Threats to Your Genetic Privacy
In a season of political divisiveness, the overwhelming majority of Americans agree on one thing: Your genes are your own business and should not be tapped by employers or health insurers deciding whether you or your family are fit for their company. Yet the long-awaited GINA, the Genetic Information Nondiscrimination Act, languishes in lawmaker limbo. The bill, with near-unanimous support of both House and Senate and a president solidly behind it, has been prevented from sailing through by one senator, physician Tom Coburn of Oklahoma, also known as "Dr. No," who makes serious sport of placing on hold bills he thinks need fixing. He'd like to build in certain protections for employers. A floor debate would end the standoff, but there is no time for that real soon. Supporters fear that if GINA isn't rescued, it will fall into the election-year abyss until 2009 or later. Coburn told me last week that he won't budge.
This deadlock continues just as the nation's investment in genomic research is being realized in a new era of gene-driven personalized medicine. Genes are not crystal balls. But they can be red flags signaling susceptibility to disease—and early preventive steps can be lifesaving. An example: Patients found to have genes predictive of colon cancer can cut the chances of getting the malignancy by undergoing a yearly colonoscopy that also removes any developing cancer-prone polyps. And information is growing on groups of genes that influence the development of more common conditions like diabetes, hypertension, and asthma. When combined with health histories and environmental exposures, personalized preventive strategies promise major public health benefits and healthcare cost savings. This envisions a personal genetic profile in everyone's medical record.
Your genomic information is powerful but, like all powerful tools, it bears risks. Genetics is fundamentally the science of differences and can be used to categorize people, stigmatize them, or subject them to social or economic discrimination. This concern has been felt for decades. Even when I was head of the National Institutes of Health back in 1991—barely a year after the project to sequence the human genome began—matters of genetic privacy and potential discrimination by employers or insurers based on genotype stoked congressional interest. Since then, Congress has taken many stabs at legislation to protect individuals, but only recently have they gathered much support.
It's time. With mapping of the human genome complete, a slew of disease-related genetic tests arriving on the scene every day, and the thousand-dollar personal genome just around the corner, privacy concerns are no longer abstract.
Real fears. Francis Collins, director of the National Human Genome Research Institute, will tell you the worry out there is real. To protect their privacy, some patients use assumed names when tested for breast cancer genes or ask their doctors to lie for them about positive disease-related gene results so insurance companies won't know. Lots of others don't even seek their genetic info for this reason. NIH has shown that nearly half of family members at high risk for inheriting a cancer-producing mutation were unwilling to participate in any part of a clinical study because of a fear of genetic discrimination. In fact, no one is really spared this worry. Genomic research has shown us that we all carry around dozens of glitches in our DNA. There are no perfect specimens.

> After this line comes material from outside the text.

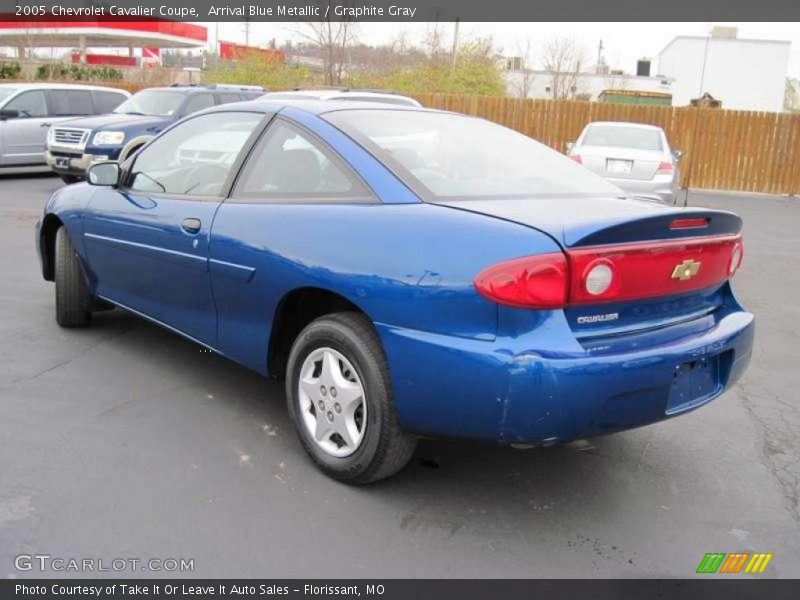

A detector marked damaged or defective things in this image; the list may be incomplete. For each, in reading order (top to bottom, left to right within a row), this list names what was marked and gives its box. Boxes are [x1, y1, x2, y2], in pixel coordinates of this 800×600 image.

Getting a handle on such imperfection is an insurance actuary's dream, and gene information is already being used in deciding whether to sell someone life insurance, particularly when the benefits are large. Some argue that even for health insurance, those with better genes should not be forced to pay the same high premium as those who appear to be more susceptible to disease. As for the workplace, there are examples of employers performing genetic tests on employees without their knowledge or consent but no clear examples of gene discrimination—so far.
But let's not wait until we have a hearing room filled with victims before taking action. As Collins warns, "The strategy to offer individual personalized medicine has a big cloud over its horizon. If we want a brighter healthcare future, we need to blow that cloud away." He's right. It's time to get GINA out of the holding pen, one way or the other.